Jane Urquhart is the author of five internationally acclaimed novels: The Whirlpool, which received Le prix du meilleur livre étranger (Best Foreign Book Award) in France; Changing Heaven; Away, which won the Trillium Award and was a finalist for the prestigious International IMPAC Dublin Literary Award; The Underpainter, which won the Governor General’s Award for Fiction and was a finalist for the Rogers Communications Writers’ Trust Fiction Prize; and The Stone Carvers, a finalist for the 2001 Giller Prize and for the Governor General's Award for Fiction. She is also the author of a collection of short fiction, Storm Glass, and three books of poetry, I Am Walking in the Garden of His Imaginary Palace, False Shuffles, and The Little Flowers of Madame de Montespan (I Am Walking in the Garden of His Imaginary Palace and The Little Flowers of Madame de Montespan were published together in 2000 in a one-volume collector’s edition entitled Some Other Garden).
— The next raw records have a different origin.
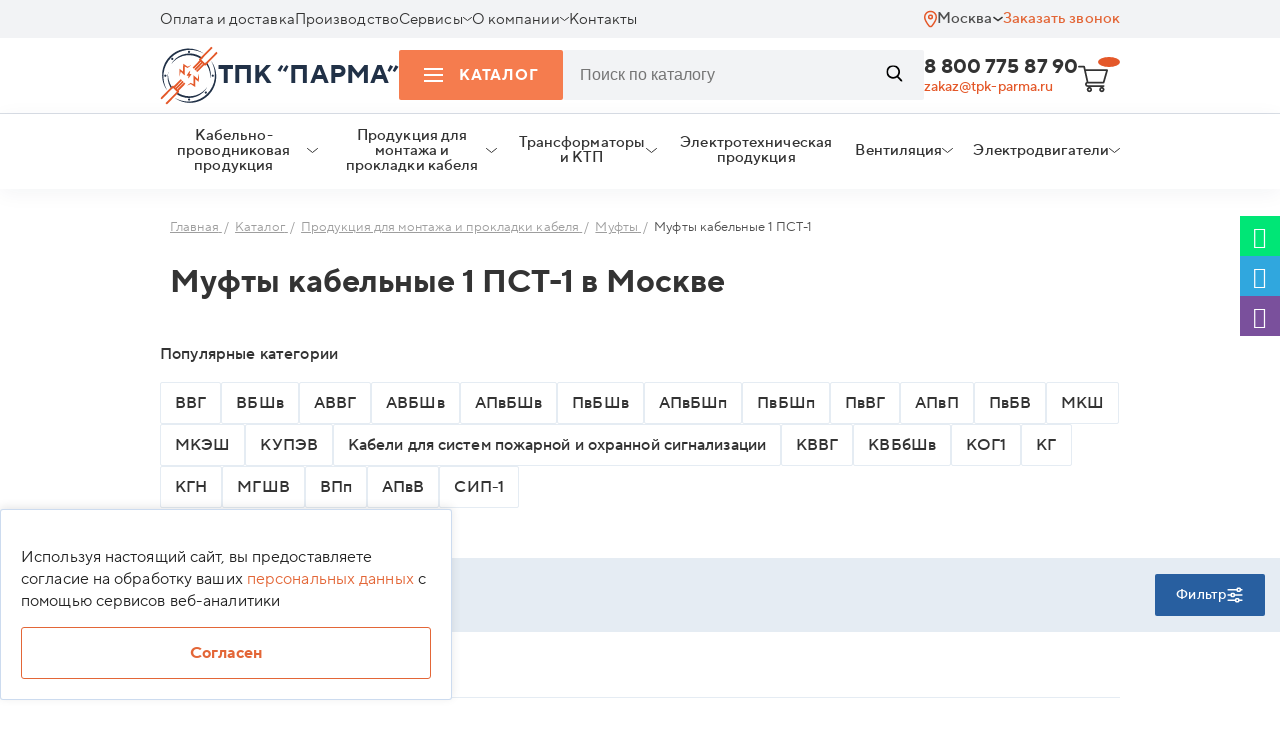

--- FILE ---
content_type: image/svg+xml
request_url: https://tpk-parma.ru/local/templates/cable/img/geolocation-arrow.svg
body_size: 84
content:
<svg width="10" height="6" viewBox="0 0 10 6" fill="none" xmlns="http://www.w3.org/2000/svg">
<path d="M9 1.5L5 4.5L1 1.5" stroke="#333333" stroke-width="1.5" stroke-linecap="round" stroke-linejoin="round"/>
</svg>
Urquhart has received the Marian Engel Award, and has been named a Chevalier dans l’Ordre des Arts et des Lettres in France. She was also the 2003 recipient of Alberta's Bob Edwards Award.
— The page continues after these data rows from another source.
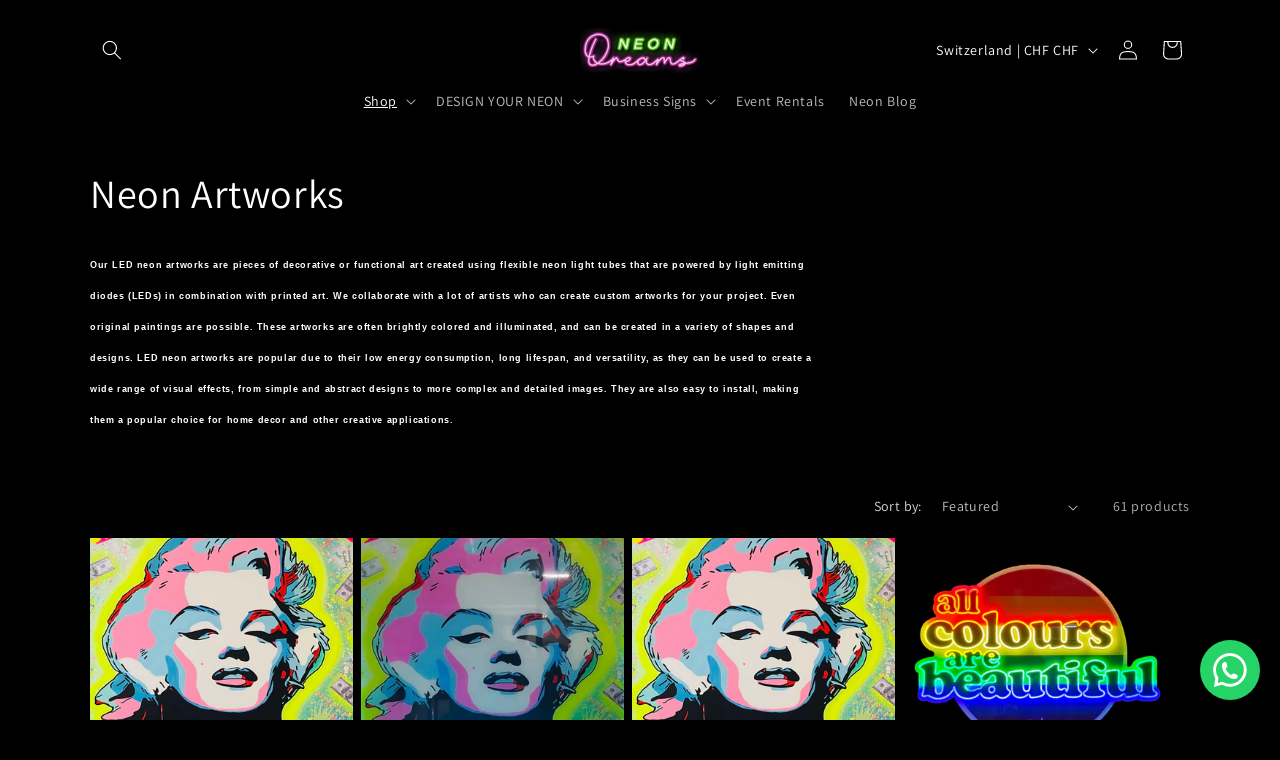

--- FILE ---
content_type: application/javascript
request_url: https://worldphoneize.app/js/v1.js?shop=neon-dreams-shop.myshopify.com
body_size: 2041
content:
(function(){
if (!document.getElementById("worldphonecallbutton")) {
var element = document.createElement('a');
element.setAttribute('id', 'worldphonecallbutton');
if(/(android|bb\d+|meego).+mobile|mobi|avantgo|bada\/|blackberry|blazer|compal|elaine|fennec|hiptop|iemobile|ip(hone|od)|ipad|iris|kindle|Android|Silk|lge |maemo|midp|mmp|netfront|opera m(ob|in)i|palm( os)?|phone|p(ixi|re)\/|plucker|pocket|psp|series(4|6)0|symbian|treo|up\.(browser|link)|vodafone|wap|windows (ce|phone)|xda|xiino/i.test(navigator.userAgent) 
    || /1207|6310|6590|3gso|4thp|50[1-6]i|770s|802s|a wa|abac|ac(er|oo|s\-)|ai(ko|rn)|al(av|ca|co)|amoi|an(ex|ny|yw)|aptu|ar(ch|go)|as(te|us)|attw|au(di|\-m|r |s )|avan|be(ck|ll|nq)|bi(lb|rd)|bl(ac|az)|br(e|v)w|bumb|bw\-(n|u)|c55\/|capi|ccwa|cdm\-|cell|chtm|cldc|cmd\-|co(mp|nd)|craw|da(it|ll|ng)|dbte|dc\-s|devi|dica|dmob|do(c|p)o|ds(12|\-d)|el(49|ai)|em(l2|ul)|er(ic|k0)|esl8|ez([4-7]0|os|wa|ze)|fetc|fly(\-|_)|g1 u|g560|gene|gf\-5|g\-mo|go(\.w|od)|gr(ad|un)|haie|hcit|hd\-(m|p|t)|hei\-|hi(pt|ta)|hp( i|ip)|hs\-c|ht(c(\-| |_|a|g|p|s|t)|tp)|hu(aw|tc)|i\-(20|go|ma)|i230|iac( |\-|\/)|ibro|idea|ig01|ikom|im1k|inno|ipaq|iris|ja(t|v)a|jbro|jemu|jigs|kddi|keji|kgt( |\/)|klon|kpt |kwc\-|kyo(c|k)|le(no|xi)|lg( g|\/(k|l|u)|50|54|\-[a-w])|libw|lynx|m1\-w|m3ga|m50\/|ma(te|ui|xo)|mc(01|21|ca)|m\-cr|me(rc|ri)|mi(o8|oa|ts)|mmef|mo(01|02|bi|de|do|t(\-| |o|v)|zz)|mt(50|p1|v )|mwbp|mywa|n10[0-2]|n20[2-3]|n30(0|2)|n50(0|2|5)|n7(0(0|1)|10)|ne((c|m)\-|on|tf|wf|wg|wt)|nok(6|i)|nzph|o2im|op(ti|wv)|oran|owg1|p800|pan(a|d|t)|pdxg|pg(13|\-([1-8]|c))|phil|pire|pl(ay|uc)|pn\-2|po(ck|rt|se)|prox|psio|pt\-g|qa\-a|qc(07|12|21|32|60|\-[2-7]|i\-)|qtek|r380|r600|raks|rim9|ro(ve|zo)|s55\/|sa(ge|ma|mm|ms|ny|va)|sc(01|h\-|oo|p\-)|sdk\/|se(c(\-|0|1)|47|mc|nd|ri)|sgh\-|shar|sie(\-|m)|sk\-0|sl(45|id)|sm(al|ar|b3|it|t5)|so(ft|ny)|sp(01|h\-|v\-|v )|sy(01|mb)|t2(18|50)|t6(00|10|18)|ta(gt|lk)|tcl\-|tdg\-|tel(i|m)|tim\-|t\-mo|to(pl|sh)|ts(70|m\-|m3|m5)|tx\-9|up(\.b|g1|si)|utst|v400|v750|veri|vi(rg|te)|vk(40|5[0-3]|\-v)|vm40|voda|vulc|vx(52|53|60|61|70|80|81|83|85|98)|w3c(\-| )|webc|whit|wi(g |nc|nw)|wmlb|wonu|x700|yas\-|your|zeto|zte\-/i.test(navigator.userAgent.substr(0,4))) {
	element.setAttribute('href', 'https://wa.me/+41765017791');
	element.setAttribute('onclick', 'var worldphonecallbuttonimage = new Image();worldphonecallbuttonimage.setAttribute("src", "https://worldphoneize.app/t/phone.gif?neon-dreams-shop.myshopify.com");');
} else {
	element.setAttribute('href', 'https://wa.me/+41765017791');
	element.setAttribute('onclick', 'var worldphonecallbuttonimage = new Image();worldphonecallbuttonimage.setAttribute("src", "https://worldphoneize.app/t/phone.gif?neon-dreams-shop.myshopify.com");');
}
element.innerHTML = '<svg style="width: auto; height: auto;" aria-hidden="true" focusable="false" role="img" xmlns="http://www.w3.org/2000/svg" viewBox="0 0 24 24"><path fill="currentColor" d="M.654 24l1.027-6.141C-1.27 12.731.012 6.211 4.685 2.584a11.84 11.84 0 0 1 15.534.885c4.231 4.135 4.765 10.758 1.251 15.518a11.84 11.84 0 0 1-15.192 3.365m-2.845-1.164l3.139-.981A9.85 9.85 0 0 0 18.799 4.884a9.85 9.85 0 0 0-14.96 12.668m13.418-1.8l-.068-.135c-.189-.446-2.516-1.123-2.705-1.136l-.149.014c-.284.054-.595.311-1.204.839-.122.108-.284.135-.433.054-.798-.446-1.772-1.339-2.259-1.88-.527-.582-1.163-1.542-1.461-2.313-.054-.149 0-.311.108-.419.69-.622.987-.92 1.014-1.244.014-.189-.392-2.583-.811-2.813l-.122-.081c-.27-.176-.676-.433-1.123-.338a1.24 1.24 0 0 0-.311.122c-.298.189-1.041.703-1.379 1.366-.203.419-.298 4.22 2.543 7.425 2.813 3.178 6.289 3.313 6.803 3.205h.014l.041-.014c.703-.257 1.298-.92 1.528-1.204.419-.5.135-1.109-.027-1.447z"/></svg>';
element.style.cssText = 'display:block;box-sizing: border-box;position:fixed;z-index:10000;background:#25d366;border-radius:30px;width:60px;height:60px; padding: 13px;text-align: center; vertical-align: middle; color: white;bottom:20px;right: 20px;text-decoration:none;';
document.body.append(element);
}
}());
Urquhart has received numerous honorary doctorates from Canadian universities and has been writer-in-residence at the University of Ottawa and at Memorial University of Newfoundland, and, during the winter and spring of 1997, she held the Presidential Writer-in-Residence Fellowship at the University of Toronto. She has also given readings and lectures in Canada, Britain, Europe, the U.S.A., and Australia.

Jane Urquhart was born in Little Long Lac, Ontario, and grew up in Toronto. She now lives outside of Toronto.